ARC has always had that problem but for this round, the score is just too convoluted to be meaningful. I want to know how well the models can solve the problem. I may want to know how 'efficient' they are, but really I don't care if they're solving it in reasonable clock time and/or cost. I certainly do not want them jumbled into one messy convoluted score.

'Reasoning steps' here is just arbitrary and meaningless. Not only is there no utility to it unlike the above 2 but it's just incredibly silly to me to think we should be directly comparing something like that with entities operating in wildly different substrates.

If I can't look at the score and immediately get a good idea of where things stand, then throw it way. 5% here could mean anything from 'solving only a tiny fraction of problems' to "solving everything correctly but with more 'reasoning steps' than the best human scores." Literally wildly different implications. What use is a score like that ?

pants2 an hour ago | parent | next [-]

The measurement metric is in-game steps. Unlimited reasoning between steps is fine.

This makes sense to me.

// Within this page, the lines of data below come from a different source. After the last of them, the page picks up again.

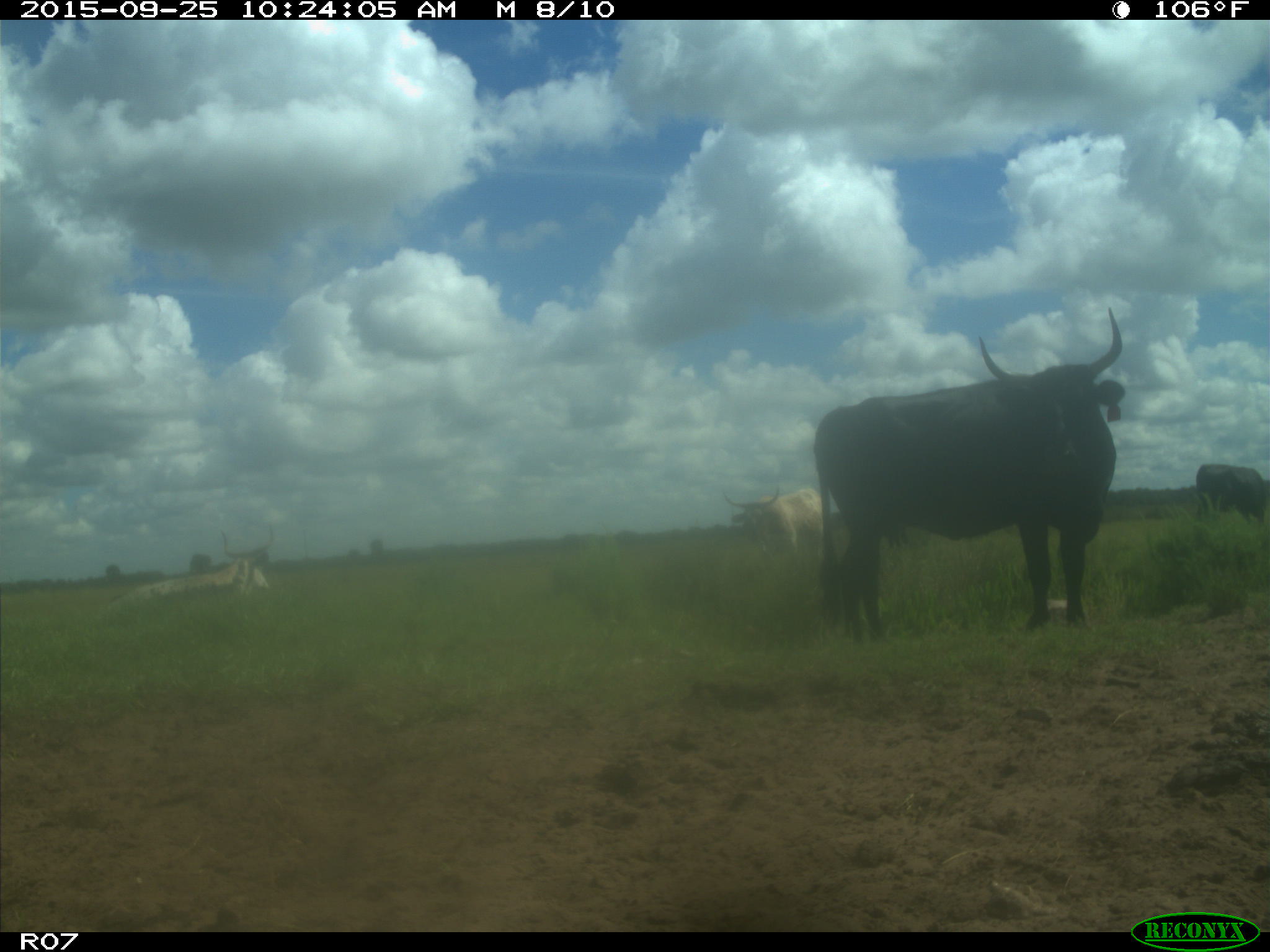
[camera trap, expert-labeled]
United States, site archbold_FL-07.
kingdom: Animalia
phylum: Chordata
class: Mammalia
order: Artiodactyla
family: Bovidae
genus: Bos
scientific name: Bos taurus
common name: domestic cow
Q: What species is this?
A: Bos taurus (domestic cow).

Most actions have some cost associated, and as another poster stated it's not interesting to let models brute-force a solution with millions of steps.

famouswaffles an hour ago | parent [-]

Same thing in this case. No Utility and just as arbitrary. None of the issues with the score change.

Models do not brute force solutions in that manner. If they did, we'd wait the lifetimes of several universes before we could expect a significant result.

Regardless, since there's a x5 step cuttof, 'brute forcing with millions of steps' was never on the table.

thereitgoes456 12 minutes ago | parent | prev [-]

The metric is very similar to cost. It seems odd to justify one and not the other.

jstummbillig 2 hours ago | parent | prev [-]

It's an interesting point but I too find it questionable. Humans operate differently than machines. We don't design CPU benchmarks around how humans would approach a given computation. It's not entirely obvious why we would do it here (but it might still be a good idea, I am curious).

cyanydeez 3 hours ago | parent | prev [-]

I think your logic isn't sound: Wouldn't we want a "intelligence" to solve problems efficiently rather than brute force a million monkies? There's defnitely a limit to compute, the same ways there's a limit to how much oil we can use, etc.

In theory, sure, if I can throw a million monkies and ramble into a problem solution, it doesnt matter how I got there. In practice though, every attempt has a direct and indirect impact on the externalities. You can argue those externalities are minor, but the largesse of money going to data centers suggests otherwise.

Lastly, humans use way less energy to solve these in fewer steps, so of course it matter when you throw Killowatts at something that takes milliwatts to solve.

diego_sandoval 2 hours ago | parent [-]

> Lastly, humans use way less energy to solve these in fewer steps,

Not if you count all the energy that was necessary to feed, shelter and keep the the human at his preferred temperature so that he can sit in front of a computer and solve the problem.

cyanydeez an hour ago | parent [-]

ok, but thats the same for bulding a data center.

Try again.

gunalx 37 minutes ago | parent | next [-]

Yes, especially when considering a dataceter needed the energy of pretty many people to be built.

A single human is indeed more efficent, and way more flexible and actually just general intelligence.

fsdf2 4 minutes ago | parent | prev [-]

Oh and who provided the 'food' for the models?

...

People who write the stuff like the poster above you... are bizzaro. Absolutely bizarro. Did the LLM manfiest itself into existence? Wtf.

Edit, just got confirmation about the bizarro-ness after looking at his youtube.